JOB >> Quote, verbatim, all material below, without pictures.

[Spatial data with pictures]
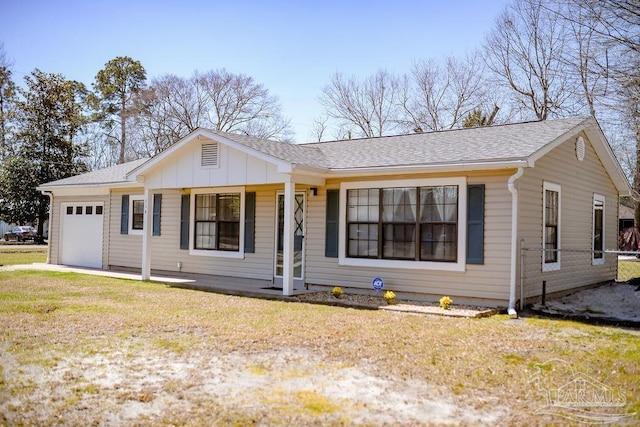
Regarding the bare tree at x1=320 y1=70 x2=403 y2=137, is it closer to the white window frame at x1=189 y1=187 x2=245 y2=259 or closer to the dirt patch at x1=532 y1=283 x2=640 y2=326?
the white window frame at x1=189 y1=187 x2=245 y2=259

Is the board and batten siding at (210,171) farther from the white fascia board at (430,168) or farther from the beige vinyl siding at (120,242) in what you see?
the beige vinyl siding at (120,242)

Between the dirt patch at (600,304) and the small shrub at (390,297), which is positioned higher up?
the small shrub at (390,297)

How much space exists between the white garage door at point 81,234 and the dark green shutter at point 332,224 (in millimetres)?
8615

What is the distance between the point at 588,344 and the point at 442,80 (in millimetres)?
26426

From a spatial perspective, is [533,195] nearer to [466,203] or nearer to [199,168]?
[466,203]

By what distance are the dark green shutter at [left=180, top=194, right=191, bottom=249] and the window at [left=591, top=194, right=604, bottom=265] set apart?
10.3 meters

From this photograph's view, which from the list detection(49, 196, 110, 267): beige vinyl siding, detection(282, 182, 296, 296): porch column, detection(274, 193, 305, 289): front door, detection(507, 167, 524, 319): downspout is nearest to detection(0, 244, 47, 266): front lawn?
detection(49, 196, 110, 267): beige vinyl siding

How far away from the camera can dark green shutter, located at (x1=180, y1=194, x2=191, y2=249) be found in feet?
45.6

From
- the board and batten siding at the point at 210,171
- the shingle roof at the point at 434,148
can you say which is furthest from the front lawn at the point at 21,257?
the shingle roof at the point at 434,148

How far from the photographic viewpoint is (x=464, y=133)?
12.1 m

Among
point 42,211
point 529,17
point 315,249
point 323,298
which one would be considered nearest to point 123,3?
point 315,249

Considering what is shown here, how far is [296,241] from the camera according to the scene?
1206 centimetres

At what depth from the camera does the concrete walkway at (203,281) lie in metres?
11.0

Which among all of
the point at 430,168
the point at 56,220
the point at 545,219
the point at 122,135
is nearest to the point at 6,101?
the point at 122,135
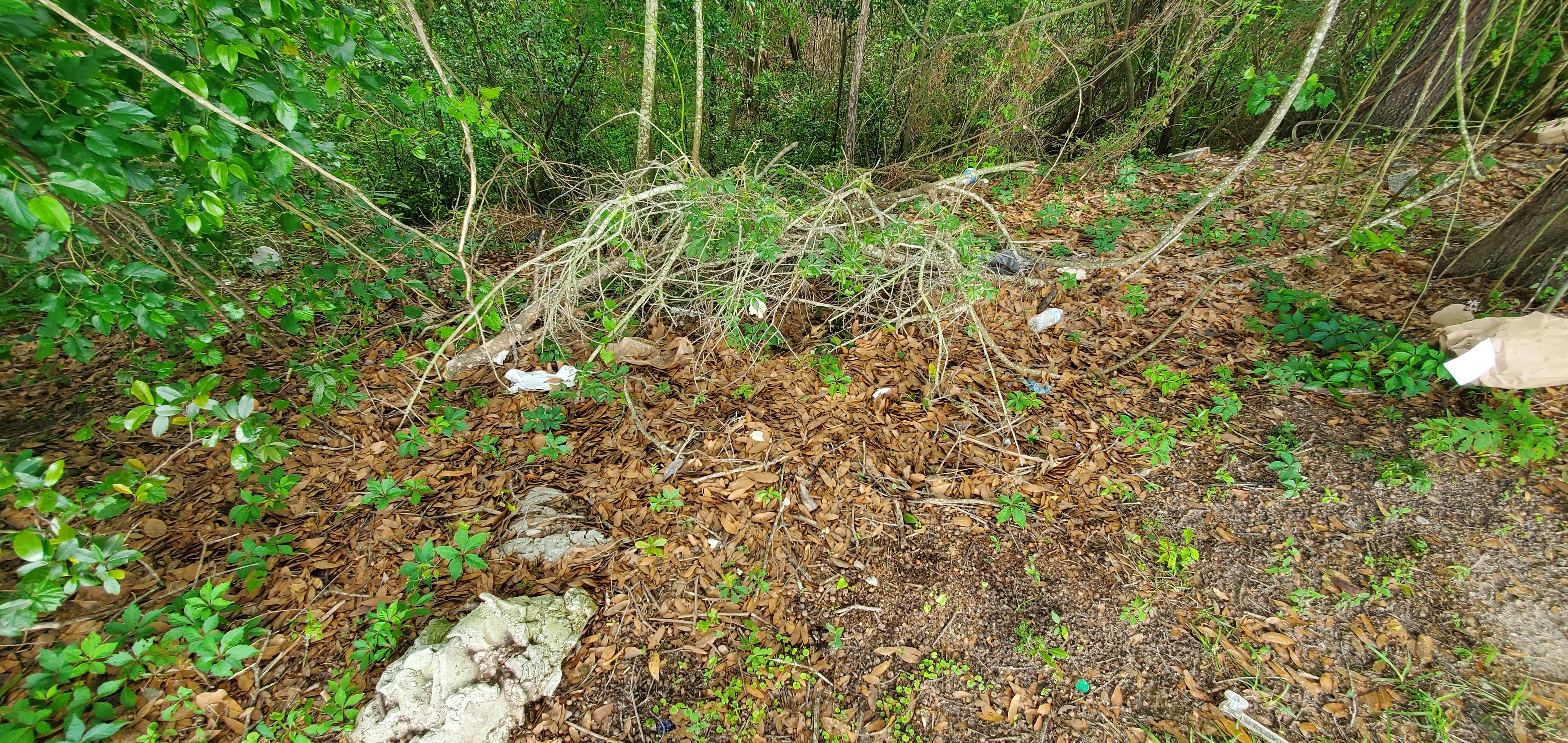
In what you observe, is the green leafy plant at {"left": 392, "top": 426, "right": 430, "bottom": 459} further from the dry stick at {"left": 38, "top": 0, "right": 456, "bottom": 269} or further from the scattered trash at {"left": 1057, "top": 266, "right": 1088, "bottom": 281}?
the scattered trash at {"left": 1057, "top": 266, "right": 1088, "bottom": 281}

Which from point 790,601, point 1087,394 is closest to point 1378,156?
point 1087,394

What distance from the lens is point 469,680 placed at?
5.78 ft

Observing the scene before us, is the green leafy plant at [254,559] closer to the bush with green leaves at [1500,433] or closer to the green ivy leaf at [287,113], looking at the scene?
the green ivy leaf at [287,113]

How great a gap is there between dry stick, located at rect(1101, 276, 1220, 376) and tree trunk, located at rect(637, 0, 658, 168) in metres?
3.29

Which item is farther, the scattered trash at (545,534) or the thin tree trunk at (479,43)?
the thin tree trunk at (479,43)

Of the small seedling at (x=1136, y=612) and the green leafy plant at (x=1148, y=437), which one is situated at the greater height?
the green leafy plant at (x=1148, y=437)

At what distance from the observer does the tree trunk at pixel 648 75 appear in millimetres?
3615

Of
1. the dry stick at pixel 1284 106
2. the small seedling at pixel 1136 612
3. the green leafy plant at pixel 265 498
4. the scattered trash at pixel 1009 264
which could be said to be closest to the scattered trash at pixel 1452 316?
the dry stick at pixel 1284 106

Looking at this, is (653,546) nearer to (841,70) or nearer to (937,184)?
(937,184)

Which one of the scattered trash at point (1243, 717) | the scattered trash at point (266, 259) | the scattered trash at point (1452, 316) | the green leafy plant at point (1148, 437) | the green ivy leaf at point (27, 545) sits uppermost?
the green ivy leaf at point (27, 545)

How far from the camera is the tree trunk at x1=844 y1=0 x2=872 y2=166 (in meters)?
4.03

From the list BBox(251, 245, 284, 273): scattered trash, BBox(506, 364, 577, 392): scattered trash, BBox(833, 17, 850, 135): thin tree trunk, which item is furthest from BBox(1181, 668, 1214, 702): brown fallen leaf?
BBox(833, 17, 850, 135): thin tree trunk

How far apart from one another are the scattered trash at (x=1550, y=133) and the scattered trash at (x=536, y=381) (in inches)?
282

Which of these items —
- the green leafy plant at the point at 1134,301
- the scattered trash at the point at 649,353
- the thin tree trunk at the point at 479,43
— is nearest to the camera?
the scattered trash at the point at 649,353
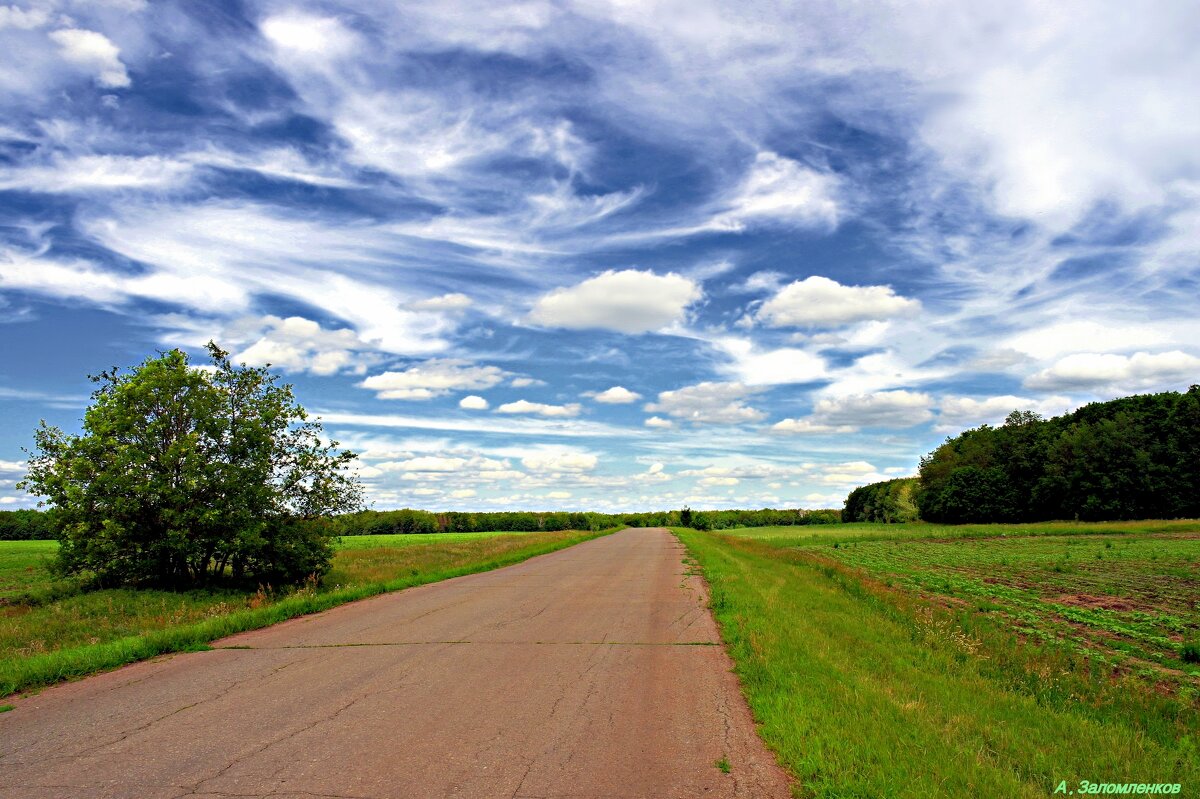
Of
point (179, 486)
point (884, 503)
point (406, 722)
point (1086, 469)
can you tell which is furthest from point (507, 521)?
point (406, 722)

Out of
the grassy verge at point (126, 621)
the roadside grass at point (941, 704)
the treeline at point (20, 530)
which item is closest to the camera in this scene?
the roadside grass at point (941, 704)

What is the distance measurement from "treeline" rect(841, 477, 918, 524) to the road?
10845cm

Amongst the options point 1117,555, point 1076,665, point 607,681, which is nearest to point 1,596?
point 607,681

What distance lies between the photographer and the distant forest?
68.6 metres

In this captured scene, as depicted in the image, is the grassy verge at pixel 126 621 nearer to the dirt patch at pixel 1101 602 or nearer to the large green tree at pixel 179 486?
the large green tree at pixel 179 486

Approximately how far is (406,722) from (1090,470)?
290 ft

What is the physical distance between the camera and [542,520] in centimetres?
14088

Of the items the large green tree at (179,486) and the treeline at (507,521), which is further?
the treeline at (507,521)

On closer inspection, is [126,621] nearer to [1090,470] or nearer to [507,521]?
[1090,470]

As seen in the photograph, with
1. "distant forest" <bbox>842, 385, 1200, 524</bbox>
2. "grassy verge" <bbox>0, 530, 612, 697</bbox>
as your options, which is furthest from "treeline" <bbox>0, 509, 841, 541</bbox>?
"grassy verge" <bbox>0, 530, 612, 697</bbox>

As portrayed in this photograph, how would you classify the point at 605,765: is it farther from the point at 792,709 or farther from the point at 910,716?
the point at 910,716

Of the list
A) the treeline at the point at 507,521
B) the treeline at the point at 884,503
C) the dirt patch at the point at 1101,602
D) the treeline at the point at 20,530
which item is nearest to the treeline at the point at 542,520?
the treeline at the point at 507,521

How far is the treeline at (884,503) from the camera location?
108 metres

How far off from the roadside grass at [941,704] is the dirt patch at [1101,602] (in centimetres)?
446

THE RESPONSE >>
Regarding the bare tree at x1=320 y1=70 x2=403 y2=137, is it closer to the white window frame at x1=189 y1=187 x2=245 y2=259 or closer to the dirt patch at x1=532 y1=283 x2=640 y2=326?
the white window frame at x1=189 y1=187 x2=245 y2=259

Is the board and batten siding at (210,171) farther from the white fascia board at (430,168) or farther from the beige vinyl siding at (120,242) in what you see?
the beige vinyl siding at (120,242)

Between the dirt patch at (600,304) and the small shrub at (390,297), which is positioned higher up?
the small shrub at (390,297)

How much space exists between the white garage door at point 81,234 and the dark green shutter at point 332,224 (in millimetres)?
8615

What is the distance between the point at 588,344 and the point at 442,80 (in millimetres)?
26426

From a spatial perspective, is [533,195] nearer to [466,203] or nearer to [199,168]?
[466,203]

By what distance are the dark green shutter at [left=180, top=194, right=191, bottom=249] and the window at [left=591, top=194, right=604, bottom=265] set apart?
10.3 meters

From this photograph's view, which from the list detection(49, 196, 110, 267): beige vinyl siding, detection(282, 182, 296, 296): porch column, detection(274, 193, 305, 289): front door, detection(507, 167, 524, 319): downspout is nearest to detection(0, 244, 47, 266): front lawn?
detection(49, 196, 110, 267): beige vinyl siding

How far away from the camera can dark green shutter, located at (x1=180, y1=194, x2=191, y2=249) be found in feet?
45.6

From
- the board and batten siding at the point at 210,171
- the shingle roof at the point at 434,148
can you say which is furthest from the front lawn at the point at 21,257?
the shingle roof at the point at 434,148

How far from the photographic viewpoint is (x=464, y=133)?
12.1 m

Among
point 42,211
point 529,17
point 315,249
point 323,298
which one would be considered nearest to point 123,3?
point 315,249

Considering what is shown here, how far is [296,241] from the camera according to the scene?
1206 centimetres

At what depth from the camera does the concrete walkway at (203,281) lie in metres?
11.0

Which among all of
the point at 430,168
the point at 56,220
the point at 545,219
the point at 122,135
is nearest to the point at 6,101?
the point at 122,135
In what you observe, is the green leafy plant at {"left": 392, "top": 426, "right": 430, "bottom": 459} further from the dry stick at {"left": 38, "top": 0, "right": 456, "bottom": 269} or further from the scattered trash at {"left": 1057, "top": 266, "right": 1088, "bottom": 281}?
the scattered trash at {"left": 1057, "top": 266, "right": 1088, "bottom": 281}

Which from point 790,601, point 1087,394 is closest to point 1378,156?
point 1087,394

What distance from the lens is point 469,680 placed at?
5.78 ft

Observing the scene before us, is the green leafy plant at [254,559] closer to the bush with green leaves at [1500,433] or closer to the green ivy leaf at [287,113], looking at the scene?
the green ivy leaf at [287,113]

How great a gap is there between dry stick, located at rect(1101, 276, 1220, 376) and tree trunk, located at rect(637, 0, 658, 168) in metres?
3.29

Which item is farther, the scattered trash at (545,534) or the thin tree trunk at (479,43)?
the thin tree trunk at (479,43)

Of the small seedling at (x=1136, y=612) and the green leafy plant at (x=1148, y=437), which one is situated at the greater height?
the green leafy plant at (x=1148, y=437)

At what distance from the observer does the tree trunk at pixel 648 75 appear in millimetres?
3615

Of
1. the dry stick at pixel 1284 106
2. the small seedling at pixel 1136 612
3. the green leafy plant at pixel 265 498
4. the scattered trash at pixel 1009 264
which could be said to be closest to the scattered trash at pixel 1452 316?
the dry stick at pixel 1284 106

Looking at this, is (653,546) nearer to (841,70) or nearer to (937,184)?
(937,184)

Which one of the scattered trash at point (1243, 717) | the scattered trash at point (266, 259) | the scattered trash at point (1452, 316) | the green leafy plant at point (1148, 437) | the green ivy leaf at point (27, 545) sits uppermost?
the green ivy leaf at point (27, 545)

How far from the camera is the tree trunk at x1=844 y1=0 x2=872 y2=166 (in meters)?
4.03

From the list BBox(251, 245, 284, 273): scattered trash, BBox(506, 364, 577, 392): scattered trash, BBox(833, 17, 850, 135): thin tree trunk, which item is furthest from BBox(1181, 668, 1214, 702): brown fallen leaf?
BBox(833, 17, 850, 135): thin tree trunk

How far apart from one another are the scattered trash at (x=1550, y=133) and the scattered trash at (x=536, y=381) (in inches)?
282

Which of these items —
- the green leafy plant at the point at 1134,301
- the scattered trash at the point at 649,353
- the thin tree trunk at the point at 479,43
— is nearest to the camera?
the scattered trash at the point at 649,353
Of
point (179, 486)
point (884, 503)
point (406, 722)
point (1086, 469)
can you tell which is furthest from point (507, 521)?
point (406, 722)

Out of
the grassy verge at point (126, 621)
the roadside grass at point (941, 704)
the treeline at point (20, 530)
which item is closest to the camera in this scene?
the roadside grass at point (941, 704)

What is the distance measurement from "treeline" rect(841, 477, 918, 524) to the road?
10845cm

Amongst the options point 1117,555, point 1076,665, point 607,681, which is nearest to point 1,596?
point 607,681

What distance lies between the photographer and the distant forest?
68.6 metres

In this captured scene, as depicted in the image, is the grassy verge at pixel 126 621 nearer to the dirt patch at pixel 1101 602 or nearer to the large green tree at pixel 179 486?
the large green tree at pixel 179 486

Approximately how far is (406,722) from (1090,470)?
290 ft

What is the physical distance between the camera and [542,520] in centimetres?
14088

Of the items the large green tree at (179,486) and the treeline at (507,521), which is further?
the treeline at (507,521)

On closer inspection, is [126,621] nearer to [1090,470] or nearer to [507,521]?
[1090,470]

As seen in the photograph, with
1. "distant forest" <bbox>842, 385, 1200, 524</bbox>
2. "grassy verge" <bbox>0, 530, 612, 697</bbox>
as your options, which is furthest from "treeline" <bbox>0, 509, 841, 541</bbox>?
"grassy verge" <bbox>0, 530, 612, 697</bbox>

As portrayed in this photograph, how would you classify the point at 605,765: is it farther from the point at 792,709 or farther from the point at 910,716?
the point at 910,716

Of the list
A) the treeline at the point at 507,521
B) the treeline at the point at 884,503
C) the dirt patch at the point at 1101,602
D) the treeline at the point at 20,530
which item is nearest to the treeline at the point at 542,520?
the treeline at the point at 507,521

How far is the treeline at (884,503) from the camera location?
108 metres

How far off from the roadside grass at [941,704] is the dirt patch at [1101,602] (in centimetres)?
446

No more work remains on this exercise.